→ **TASKS FOR THIS EXERCISE**
1. Transcribe the passage of the article on parenting and leadership between "And then when" and "leave at home?", inclusive.
2. Answer these questions from the article on parenting and leadership:
(a) On what date is the article dated?
(b) What does the article say "soft skills" consist of?
(c) What is the first of the three skills a parent gains, according to the article?
3. Write the next part of the article on parenting and leadership, picking up after its final sentence.
[START OF SELECTED EXTRACT]
01 June 2020

Jobs and parenting don’t go together? We don’t agree

Here’s how kids can make you a better leader
How to become a better leader with the help of your family?

In the last few years, in the business world, we are increasingly talking about the balance of family and professional life. We talk about the need for “soft skills” (social and emotional intelligence and communication skills) that make the difference between a good and a top leader, about how our workplace culture should be more humane, empathetic and authentic. 

And then when we talk about career and parenting, we often perceive them as two diametrically opposed concepts. But separating them is completely pointless. When we go to work do we forget that we are parents? Or the next morning, when we head to the office, how much of what we learned from the family, about empathy, patience we leave at home?

An important advantage of parents in a professional environment, which we often neglect, is just how much raising children can positively affect the development of these “soft” skills and how it can help us create better relationships with colleagues and better manage people.

Contrary to popular belief, parenting enriches your performance and introduces you to skills you didn’t even know you had. Check out these three skills you gain as a parent that make you a better leader:

Adaptation to change. Children, especially in the first few years, develop and change so quickly that we are not even aware of it. The first word, the first steps, the first friends, the first problems – all this requires a great ability to adapt from the parents. The moment you think you’re used to a new routine, and when things seem to be going “like clockwork,” the situation changes quickly. There is a new turning point in your child’s development and suddenly you are asked to respond to a situation you have never encountered.

This routine dealing with changing circumstances makes us better at creating our own “dynamic possibilities”.
[END OF SELECTED EXTRACT]
[START OF INFORMATION GIVEN]
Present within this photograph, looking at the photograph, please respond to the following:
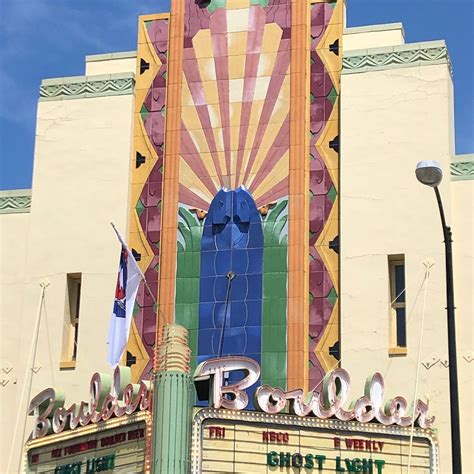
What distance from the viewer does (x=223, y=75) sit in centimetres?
3306

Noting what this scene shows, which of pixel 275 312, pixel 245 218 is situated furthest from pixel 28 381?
pixel 245 218

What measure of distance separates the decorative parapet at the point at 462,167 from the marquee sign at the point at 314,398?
6206mm

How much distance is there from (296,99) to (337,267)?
449 cm

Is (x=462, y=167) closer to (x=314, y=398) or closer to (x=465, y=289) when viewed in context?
(x=465, y=289)

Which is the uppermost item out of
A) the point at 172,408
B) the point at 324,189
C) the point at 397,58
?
the point at 397,58

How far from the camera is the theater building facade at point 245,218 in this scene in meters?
30.0

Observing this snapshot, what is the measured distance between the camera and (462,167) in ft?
101

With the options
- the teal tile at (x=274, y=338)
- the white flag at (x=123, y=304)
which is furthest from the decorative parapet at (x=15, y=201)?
the teal tile at (x=274, y=338)

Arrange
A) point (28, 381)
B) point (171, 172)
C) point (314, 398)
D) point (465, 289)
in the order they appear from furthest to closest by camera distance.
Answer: point (171, 172) → point (28, 381) → point (465, 289) → point (314, 398)

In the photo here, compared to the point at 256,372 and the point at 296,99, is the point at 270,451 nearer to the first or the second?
the point at 256,372

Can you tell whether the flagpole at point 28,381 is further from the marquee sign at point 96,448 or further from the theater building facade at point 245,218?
the marquee sign at point 96,448

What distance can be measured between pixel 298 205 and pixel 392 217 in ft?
7.66

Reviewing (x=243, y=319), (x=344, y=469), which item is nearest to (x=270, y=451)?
(x=344, y=469)

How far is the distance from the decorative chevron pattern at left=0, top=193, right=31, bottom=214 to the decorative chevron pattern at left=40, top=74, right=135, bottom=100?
272 centimetres
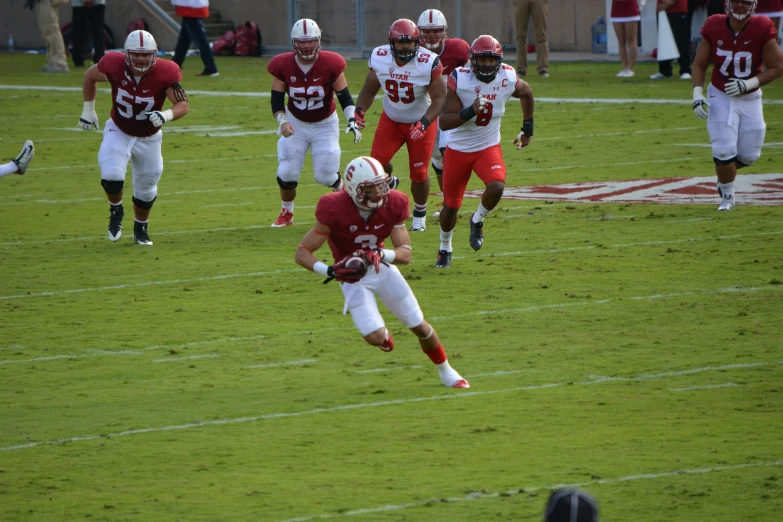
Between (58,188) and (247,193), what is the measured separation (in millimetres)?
2217

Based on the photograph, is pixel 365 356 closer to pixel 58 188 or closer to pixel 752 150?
pixel 752 150

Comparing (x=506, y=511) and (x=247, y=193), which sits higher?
(x=506, y=511)

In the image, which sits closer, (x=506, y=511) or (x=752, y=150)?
(x=506, y=511)

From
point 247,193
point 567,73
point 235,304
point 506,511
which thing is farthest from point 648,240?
point 567,73

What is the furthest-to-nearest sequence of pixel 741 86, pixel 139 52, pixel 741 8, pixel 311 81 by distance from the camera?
pixel 311 81 → pixel 741 8 → pixel 741 86 → pixel 139 52

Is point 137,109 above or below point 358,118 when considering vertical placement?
above

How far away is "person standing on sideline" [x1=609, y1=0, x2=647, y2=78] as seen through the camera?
2167 cm

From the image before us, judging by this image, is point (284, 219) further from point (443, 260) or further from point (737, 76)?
point (737, 76)

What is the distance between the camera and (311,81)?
38.4 ft

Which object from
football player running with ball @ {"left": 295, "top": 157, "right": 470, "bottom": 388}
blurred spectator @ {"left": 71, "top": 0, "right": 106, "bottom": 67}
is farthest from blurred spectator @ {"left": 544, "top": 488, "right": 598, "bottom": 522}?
blurred spectator @ {"left": 71, "top": 0, "right": 106, "bottom": 67}

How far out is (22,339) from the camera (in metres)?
8.38

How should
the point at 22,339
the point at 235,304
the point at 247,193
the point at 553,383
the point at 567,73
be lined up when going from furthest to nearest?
1. the point at 567,73
2. the point at 247,193
3. the point at 235,304
4. the point at 22,339
5. the point at 553,383

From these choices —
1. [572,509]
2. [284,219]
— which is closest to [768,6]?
[284,219]

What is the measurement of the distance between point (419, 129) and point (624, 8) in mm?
11917
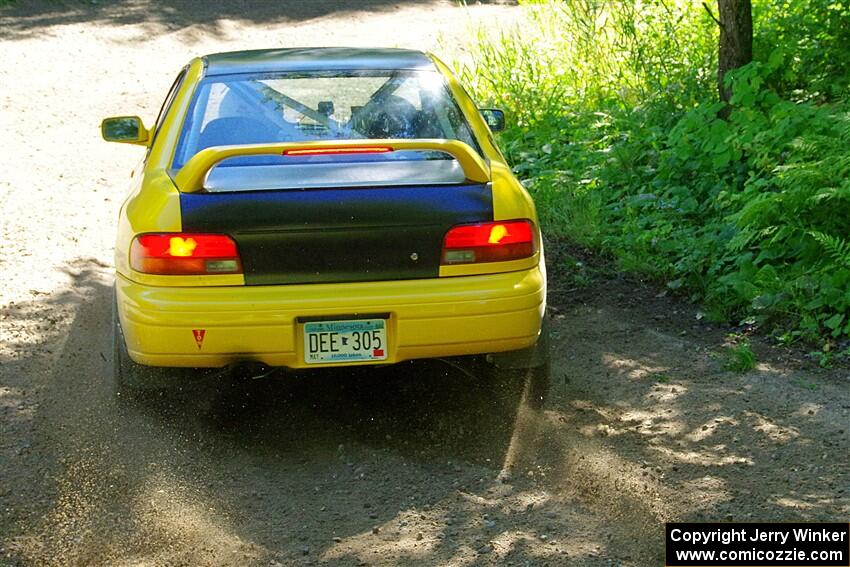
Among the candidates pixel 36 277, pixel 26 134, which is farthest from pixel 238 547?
pixel 26 134

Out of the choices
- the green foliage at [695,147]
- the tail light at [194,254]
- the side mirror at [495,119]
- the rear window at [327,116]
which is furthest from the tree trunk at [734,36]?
the tail light at [194,254]

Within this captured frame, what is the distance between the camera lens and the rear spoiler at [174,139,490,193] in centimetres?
445

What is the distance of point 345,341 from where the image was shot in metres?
4.44

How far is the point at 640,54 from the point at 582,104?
0.75m

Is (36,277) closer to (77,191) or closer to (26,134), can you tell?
(77,191)

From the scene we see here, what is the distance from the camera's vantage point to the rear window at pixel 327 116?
4.72 metres

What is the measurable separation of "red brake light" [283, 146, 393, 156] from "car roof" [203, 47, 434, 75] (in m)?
0.92

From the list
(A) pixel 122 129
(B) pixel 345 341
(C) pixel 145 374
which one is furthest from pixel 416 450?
(A) pixel 122 129

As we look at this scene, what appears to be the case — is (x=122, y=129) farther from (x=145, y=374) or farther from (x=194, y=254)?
(x=194, y=254)

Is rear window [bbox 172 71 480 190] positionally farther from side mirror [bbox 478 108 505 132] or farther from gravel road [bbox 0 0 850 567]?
gravel road [bbox 0 0 850 567]

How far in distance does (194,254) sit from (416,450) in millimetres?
1232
[END OF INFORMATION GIVEN]
→ **ANSWERS FOR THE TASKS**
1.
And then when we talk about career and parenting, we often perceive them as two diametrically opposed concepts. But separating them is completely pointless. When we go to work do we forget that we are parents? Or the next morning, when we head to the office, how much of what we learned from the family, about empathy, patience we leave at home?

2.
(a) 01 June 2020
(b) Social and emotional intelligence and communication skills
(c) Adaptation to change

3.
Raising children makes us more adaptable – we get used to dealing with change while at the same time learning from them. Children teach us to accept this lack of stability and become more prepared for change and embrace the daily challenges that make us “in the long run” better parents and leaders. In this process, parenting allows us to self-reflect and adapt in step with children, but also to learn from our own mistakes. After all, we use the same skills in the work environment.

Respect for psychological security as a fundamental human need. How often do you think about the mental and physical health of your colleagues and employees? If you are like most people, not so often. On the other hand, as a parent, how often do you think about your child’s safety? If you are like most people, every day.

As parents, we strive to create for our children an atmosphere of development and an environment where they can learn and grow without hindrance, face challenges to explore, ask questions and openly share their own fears and desires.

The better we manage to create a positive family environment, the stronger our relationship with children will be. In the same way, in the workplace we face the biggest challenge of management – relationship management.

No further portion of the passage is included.